Consigne:
Citez le texte sur la voiture de police attaquée à Paris depuis « Le samedi 23 » jusqu'à « pape à Marseille. » inclus.
---- Texte
Voiture de police attaquée à Paris : sortir son arme de service n’est pas une faute
Le 23 septembre dernier, dans le cadre d’une manifestation contre « les violences policières », une voiture de police coincée dans les embouteillages a été attaquée à coups de barre de fer boulevard de Clichy. Un policier en est sorti arme au poing en direction des agresseurs, les faisant reculer. Julien Sapori, commissaire divisionnaire honoraire, explique pourquoi aucune faute n’a été commise, contrairement à ce que prétendent certains, dont la députée Sandrine Rousseau.

Le samedi 23 septembre 2023, à l’appel de la France Insoumise (LFI), des écologistes d’EELV, de certains syndicats et de 198 associations, ont eu lieu dans toute la France des manifestations contre « les violences policières » et « le racisme systémique ». Le Parti socialiste et le Parti communiste ont décidé de ne pas s’y associer. Au total, elles n’ont comptabilisé que 31 000 manifestants, dont 9 000 à Paris. « Le Vatican, combien de divisions ? » : beaucoup plus, car au même moment 64 000 personnes se sont rendues au meeting du pape à Marseille.
--------
---- Extrait des données
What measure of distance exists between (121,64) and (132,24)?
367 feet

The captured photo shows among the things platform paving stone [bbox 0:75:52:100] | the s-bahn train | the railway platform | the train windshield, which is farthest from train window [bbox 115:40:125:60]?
--------
Réponse:
Le samedi 23 septembre 2023, à l’appel de la France Insoumise (LFI), des écologistes d’EELV, de certains syndicats et de 198 associations, ont eu lieu dans toute la France des manifestations contre « les violences policières » et « le racisme systémique ». Le Parti socialiste et le Parti communiste ont décidé de ne pas s’y associer. Au total, elles n’ont comptabilisé que 31 000 manifestants, dont 9 000 à Paris. « Le Vatican, combien de divisions ? » : beaucoup plus, car au même moment 64 000 personnes se sont rendues au meeting du pape à Marseille.